Depuis deux semaines, je me sens coincé entre deux peurs. La peur du virus, bien sûr. Pas forcément la peur individuel, je suis jeune et en bonne santé et je compte bien lui survivre. Non, plutôt peur que pleins de gens meurent, que les hôpitaux soient saturés, peur que se soit en partie à cause de moi. Peur, que si je fais pas gaffe, ça peut blesser d’autres personnes.

Et puis la deuxième peur. Celle de la police, des nouvelles lois sécuritaires, du nouveau pas franchis vers une société toujours plus totalitaire. À un moment, tout se mélange dans ma tête. Je reste enfermé seul chez moi. Je ne sais plus moi-même si c’est à cause du virus ou à cause de la police.

J’ai commencé à me confiner samedi 14, au soir. Quand Macron a recommandé de rester chez soi. J’en ai rien à foutre de Macron. Mais je pense qu’il faut des mesures collectives. Des mesures qu’on applique tou.te.s pour s’en sortir ensemble. La période d’incubation semble durer environ six jours, avec peut-être une possibilité de monter jusqu’à 14 jours. Qu’est ce que c’est que c’est que 14 jours dans une vie ? Je me suis dit « ok », je reste confiné 14 jours. Ces 14 jours finissent samedi soir. Mais bon, le confinement est plus efficace si tout le monde le fait en même temps. Beaucoup de gens ont commencé seulement mardi, alors, je tiendrai jusqu’à mardi.

Mardi, j’arrête le confinement. Je ne suis pas médecin. Peut-être que 14 jours, c’est trop court. Peut-être qu’il faudrait plus. Mais je ne peux pas décider ça tout seul. Lundi dernier, Airbus a recommencé le boulot. J’ai jamais bossé chez Airbus. J’imagine que c’est un grand atelier. J’imagine que plus de cinq personnes travaillent en même temps dans l’usine. J’imagine qu’il n’y a pas des sanitaires persos réservés à chaque employé.e. Je comprend pas. Quelle urgence y a-t-il à construire des avions à un moment ou des gens risquent d’en mourir ? Pourquoi ne pas attendre, deux mois, trois mois ? Je suis personnellement prêt à ne plus prendre l’avion pendant 6 mois si ça peut sauver des vies !

Je ne suis, ni le patron d’Airbus, ni l’État qui l’a autorisé à rouvrir.
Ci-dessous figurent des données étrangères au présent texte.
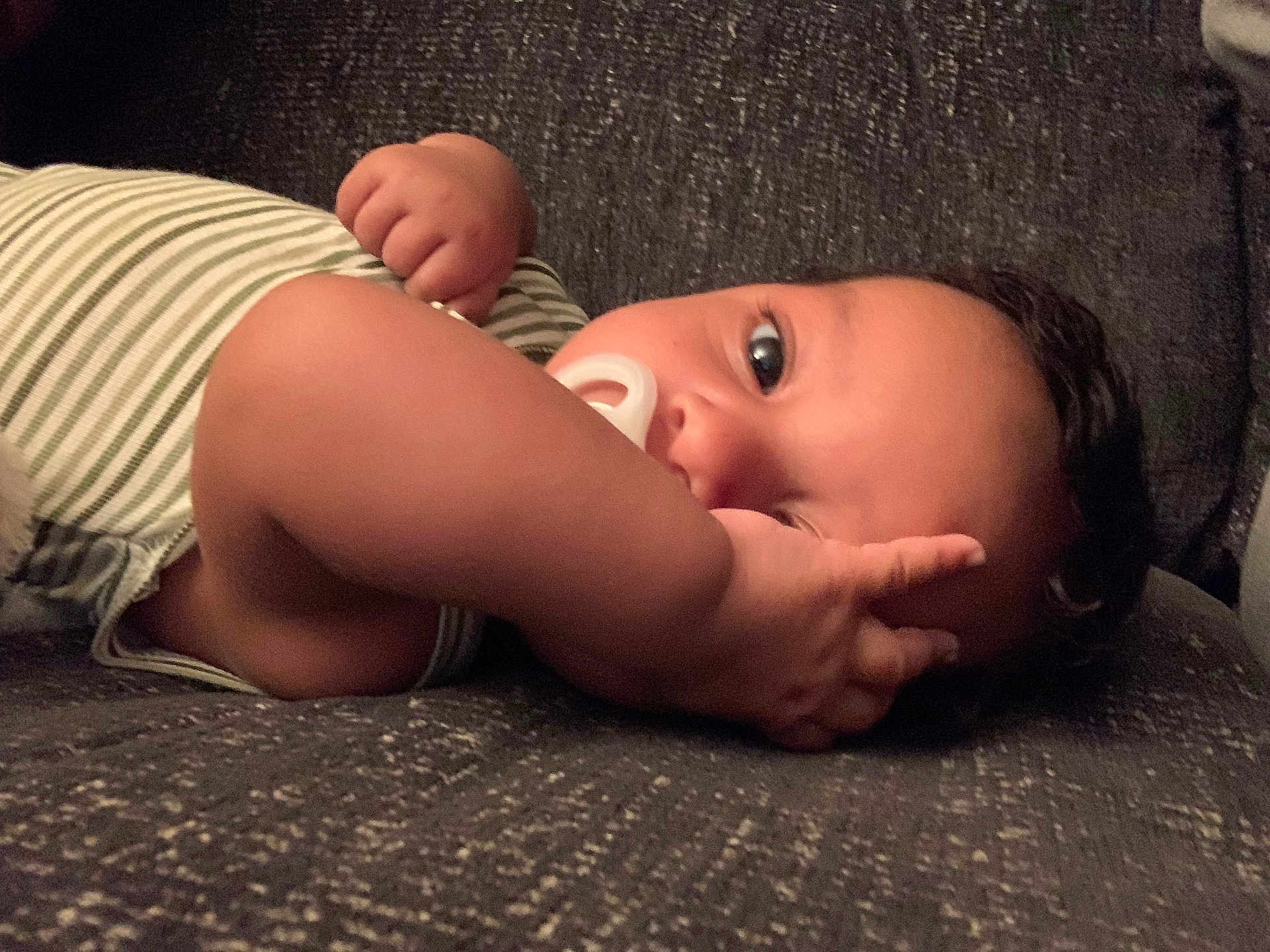 Mateo is registered to the contest to win money with this photo: baby, bed, bedroom, bodypart, couch, cushion, face, finger, furniture, hand, happy, head, homedecor, indoors, newborn, person, photography, portrait, sleeping, smile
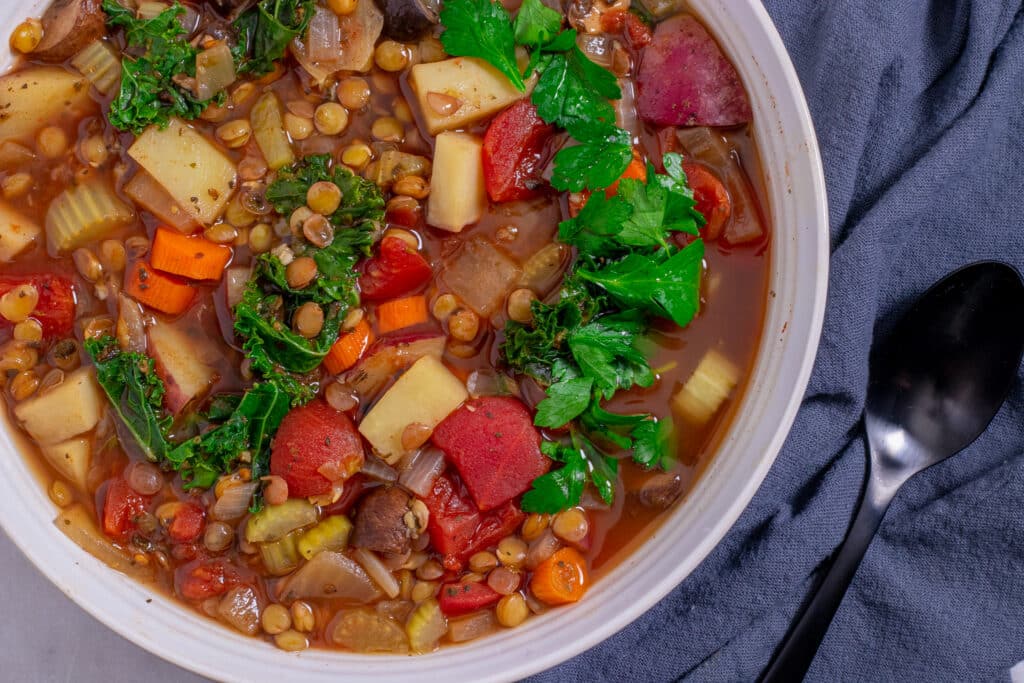 white bowl filled with lentil vegetable stew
J’ai du respect pour la vie humaine. Je vais continuer à ne pas m’approcher des autres humains, je ne vais pas rendre visite à des ami.e.s, je vais éviter d’utiliser des toilettes publiques.

Par contre, je n’ai pas de respect pour les fantasmes autoritaires de celles et ceux qui ont eux-même provoqué la crise sanitaire. Car oui, ils l’ont provoqué. En refusant d’arrêter le trafic aérien avant que le virus n’arrive dans l’hexagone. En laissant les hôpitaux publics se dégrader. En négligeant les stocks de masques. En n’anticipant pas le besoin de tests de dépistages. En forçant les ouvriers du bâtiment à reprendre le travail. En autorisant pleins d’autres usines à maintenir leur production.

Tant qu’Airbus fonctionnera, je sortirai de chez moi, je marcherai au soleil, j’irai dans les parcs et sur les plages.

Je sais qu’il y aura la police en face de moi, et qu’ils ne seront pas tendre. Je sais aussi que si je reste chez moi paralysé par la peur, je pourrais aussi bien en crever.